* EXCERPTED PASSAGE:
Oct 13

A rare bit of Apple journalism

Three days ago, The New York Times published a terrific article about the making and unveiling of iPhone.

It’s mostly drawn from the experience of Andy Grignon, a senior manager involved in creating the first iPhone, but also contains quotes from Tony Fadell and others.

Two important things about this article:

First, it’s written by a real writer. Fred Vogelstein weaves a most interesting tale, which is likely to draw you in whether you love Apple or loathe it. It’s a refreshing change from what you read on a hundred blogs every day. (Ouch. I think I just insulted myself.)

Most important, Vogelstein’s article addresses the true nature of innovation in the technology business, with its neverending challenges and complexities. Anyone who believes that Apple relies more on borrowing than innovating will have an enlightening experience.

Though it doesn’t address the issue head-on, the article illuminates the difference between a company that has to figure things out from scratch vs. one that copies the inventions of others.

Great writing aside, Vogelstein does manage to get a few things wrong.

The premise of the story is that Steve Jobs was unveiling iPhone six months before it would ship. Because of this, it was extremely unfinished and almost impossible to demo without a frightening degree of risk.

Vogelstein provides the reason: “Even though the iPhone wouldn’t go on sale for another six months, [Steve] wanted the world to want one right then.”

That may be true, but he doesn’t mention the reason why Steve was unveiling iPhone six months before it shipped. That would be secrecy. Before Apple could sell any iPhones, it had to get the device approved by the FCC. That would take months, and once it was in the hands of the FCC, it would be almost impossible to keep secret.

Steve wasn’t about to let anyone steal his thunder on launch day — so he made the decision to announce iPhone before the FCC got their mitts on it. That way, Apple’s iPhone event would contain maximum surprise and generate maximum buzz.

Given that iPhone was still six months away from launch, it’s not unusual that it was so unfinished when Steve unveiled it. What’s unusual is that it was unveiled six months before it shipped — unlike any other product in Apple history. That far before its ship date, every Apple product has serious issues.

When Vogelstein describes the challenges facing the modern Apple, he plays back some of the familiar Apple misperceptions.

* DATASET SECTION:
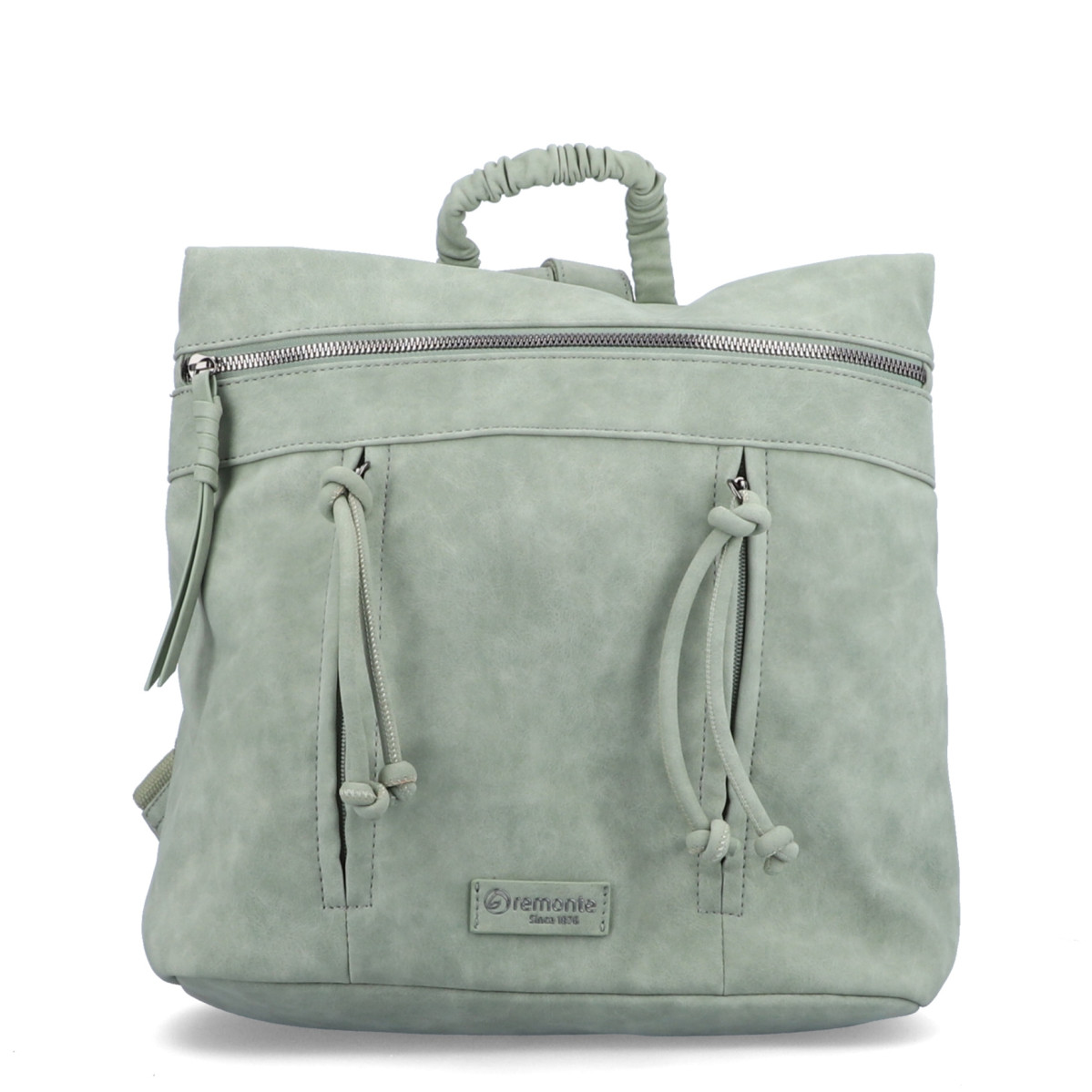 detail Dámský batoh REMONTE RIE-20102495-S3 zelená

* TASK INSTRUCTIONS:
(1) Answer these questions from the post about the New York Times iPhone article:
(a) Whose experience is the article mostly drawn from?
(b) Who wrote the article?
(c) Which agency had to approve the device before Apple could sell any iPhones?
(2) Extend the post about the New York Times iPhone article, picking up after its final sentence.

* TASK-BY-TASK ANSWERS:
(1)
(a) Andy Grignon, a senior manager involved in creating the first iPhone.
(b) Fred Vogelstein.
(c) The FCC.

(2)
He points out that Apple’s stock price dropped after the most recent iPhone announcements while past announcements “used to routinely send the stock soaring.” That would indeed be alarming — if it were true. As John Gruber correctly points out, Apple’s stock price has dropped following product launches more often than it has risen — even during Steve Jobs’ reign.

He also states that under Jobs, Apple churned out revolutionary products “every three to five years … but under Cook, nothing has materialized.” This is stated as a problem, even though Cook is currently well within that that three-to-five year timeframe.

I find these extraneous comments unfortunate for the same reason I recently ragged on CNN for misrepresenting Apple news. Most people don’t focus on Apple as much as we do; they simply play back what they get from the major news organizations — even when “the facts” are seriously flawed.

But hey, nobody’s perfect. As I said up top, Vogelstein has written an engrossing article about the extraordinary effort required to create iPhone — and a mesmerizing look behind the scenes of a Steve Jobs presentation. It’s well worth reading.

  • Peter

    Ken, in what way were you involved in the promotion/marketing of the iPhone? Was the iPhone shown to you before the presentation? Care to elaborate on your ”iPhone Story” and the interaction with Apple and SJ back in 2006-2007 ?

  • Gary Deezy

    1) Agreed. Vogelstein shares a compelling story. In some ways, even more interesting than Isaacson’s biography of Steve.
    2) Stock price has almost always been driven up by rumors and then sold off after the announcement. Anyone that didn’t see that wasn’t really paying attention.
    3) I’ve been personally a little hard on Tim Cook myself, and I too would like Apple to release SOMETHING AMAZING SOON. Thanks for reminding me, though, to be fair and let the man have his due time. He’s officially got 365 more days before I start to worry.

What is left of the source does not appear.